You can check the equivalence with a bit of linear algebra. Say you have $T$ observations and $N$ predictors. You gather the latter in the $T\times N$ matrix $\mathbf{X}$. You also have $M$ models, each of which assigns a coefficient estimate $\beta_m$ to the $N$ predictors. Stack these coefficient estimates in the $N \times M$ matrix $\mathbf{\beta}$. Averaging means that you assign weights $w_m$ to each model $m$ (weights are typically non-negative and sum up to one). Put these weights in the vector $\mathbf{w}$ of length $M$.

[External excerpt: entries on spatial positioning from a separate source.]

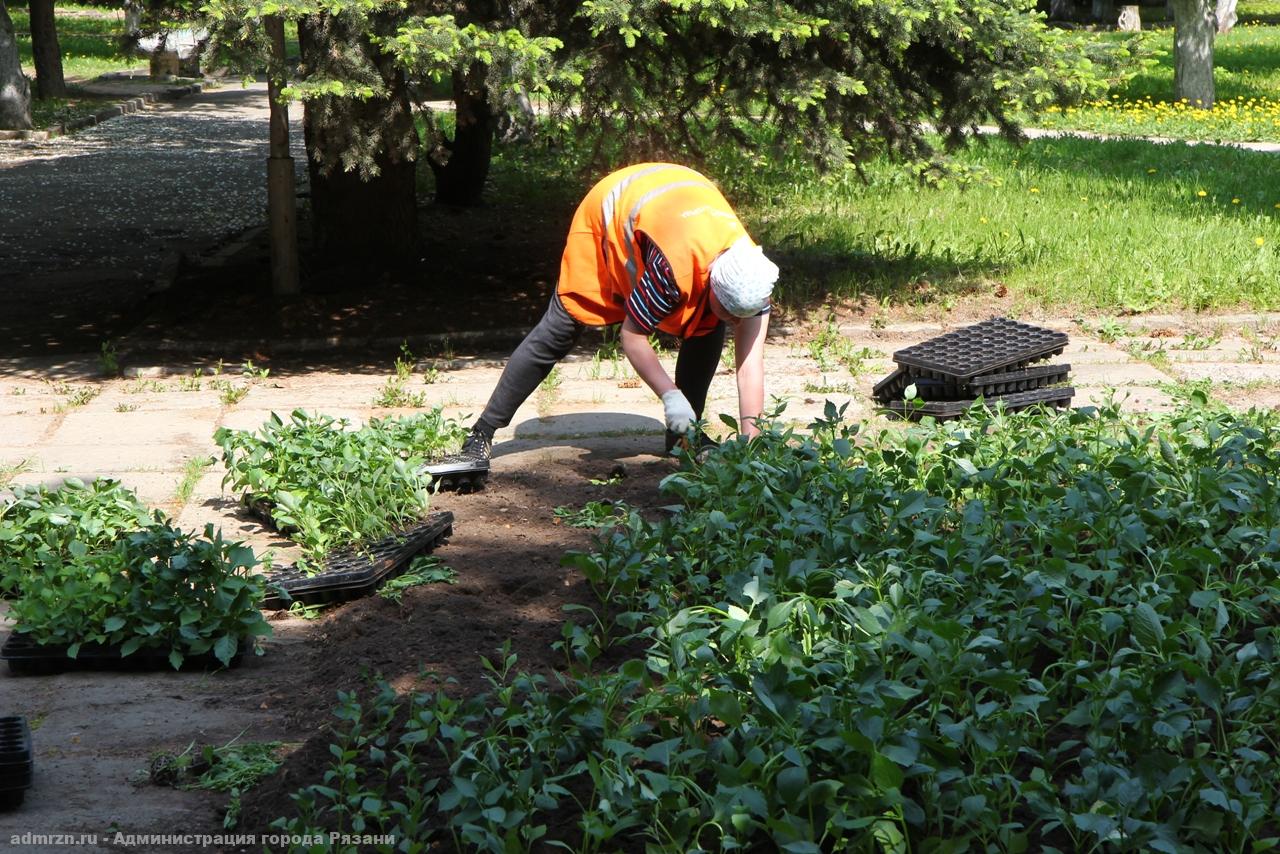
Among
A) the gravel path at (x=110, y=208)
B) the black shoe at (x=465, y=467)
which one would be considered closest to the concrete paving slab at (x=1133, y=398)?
the black shoe at (x=465, y=467)

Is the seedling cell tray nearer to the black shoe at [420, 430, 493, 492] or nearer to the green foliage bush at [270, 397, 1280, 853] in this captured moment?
the black shoe at [420, 430, 493, 492]

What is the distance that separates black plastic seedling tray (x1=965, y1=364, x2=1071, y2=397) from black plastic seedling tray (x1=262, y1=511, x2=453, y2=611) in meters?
2.41

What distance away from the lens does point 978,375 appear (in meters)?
5.69

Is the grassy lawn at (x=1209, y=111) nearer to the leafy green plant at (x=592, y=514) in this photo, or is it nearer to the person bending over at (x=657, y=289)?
the person bending over at (x=657, y=289)

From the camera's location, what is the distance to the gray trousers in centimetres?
509

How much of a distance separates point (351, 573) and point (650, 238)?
1.42m

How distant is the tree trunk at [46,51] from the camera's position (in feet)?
70.6

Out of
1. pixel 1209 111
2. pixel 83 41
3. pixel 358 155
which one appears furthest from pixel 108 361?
pixel 83 41

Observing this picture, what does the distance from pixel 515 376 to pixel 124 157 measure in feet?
44.5

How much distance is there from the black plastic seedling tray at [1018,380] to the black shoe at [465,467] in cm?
200

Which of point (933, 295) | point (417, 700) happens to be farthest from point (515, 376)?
point (933, 295)

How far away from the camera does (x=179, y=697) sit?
3.51 metres

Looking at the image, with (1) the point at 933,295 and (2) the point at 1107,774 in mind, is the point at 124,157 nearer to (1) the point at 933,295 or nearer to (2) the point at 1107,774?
(1) the point at 933,295

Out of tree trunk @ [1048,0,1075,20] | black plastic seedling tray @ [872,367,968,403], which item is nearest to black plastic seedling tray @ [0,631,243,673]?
black plastic seedling tray @ [872,367,968,403]
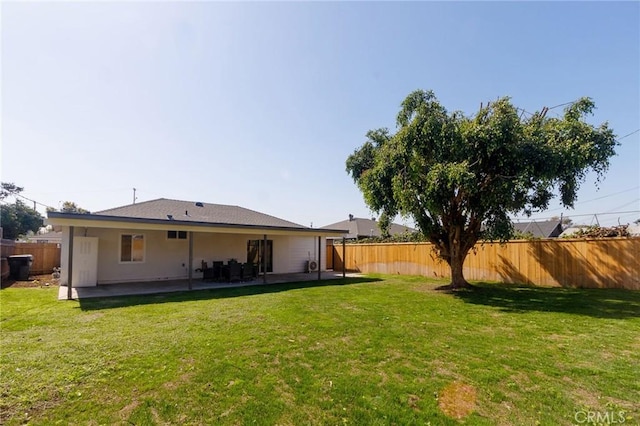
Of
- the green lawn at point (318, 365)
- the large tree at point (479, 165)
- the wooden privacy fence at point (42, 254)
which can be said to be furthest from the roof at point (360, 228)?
the green lawn at point (318, 365)

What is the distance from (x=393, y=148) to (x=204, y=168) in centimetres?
1105

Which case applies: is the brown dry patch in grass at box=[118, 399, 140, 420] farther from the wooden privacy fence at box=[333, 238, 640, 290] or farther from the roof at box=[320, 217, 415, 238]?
the roof at box=[320, 217, 415, 238]

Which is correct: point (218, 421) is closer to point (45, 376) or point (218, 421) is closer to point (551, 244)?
point (45, 376)

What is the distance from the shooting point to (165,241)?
1383cm

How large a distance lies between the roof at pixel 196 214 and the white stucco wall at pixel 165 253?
0.79 meters

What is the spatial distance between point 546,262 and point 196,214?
14.3m

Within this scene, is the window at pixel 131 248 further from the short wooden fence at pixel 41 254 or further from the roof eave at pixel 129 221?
the short wooden fence at pixel 41 254

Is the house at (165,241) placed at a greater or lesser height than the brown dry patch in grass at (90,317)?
greater

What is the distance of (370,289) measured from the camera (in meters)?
11.2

Predicted values for each model are given by $\mathbf{\hat{y}}_m = \mathbf{X}\beta_m$, or, in the stacked notation
$$
\mathbf{\hat{y}} = \mathbf{X}\mathbf{\beta}
$$
Predicted values from averaging across predictions are given by
$$
\mathbf{\hat{y}} \mathbf{w} = (\mathbf{X}\mathbf{\beta})\mathbf{w}
$$
When you average across coefficient estimates instead, you compute
$$
\mathbf{\beta}_w = \mathbf{\beta}\mathbf{w}
$$
And the predicted values from the averaging coefficients are given by
$$
\mathbf{X\beta}_w = \mathbf{X}(\mathbf{\beta}\mathbf{w})
$$
Equivalence between the predicted values for either approach follows from the associativeness of the matrix product. Since the predicted values are the same, you may as well just compute the average of the coefficients: this gives you more information, in case you e.g. want to look at coefficients for individual predictors.
In non-linear models, the equivalence typically does not hold anymore and there, it makes indeed sense to average across predictions instead. The vast literature on averaging across predictions (forecast combinations) is for instance summarized here.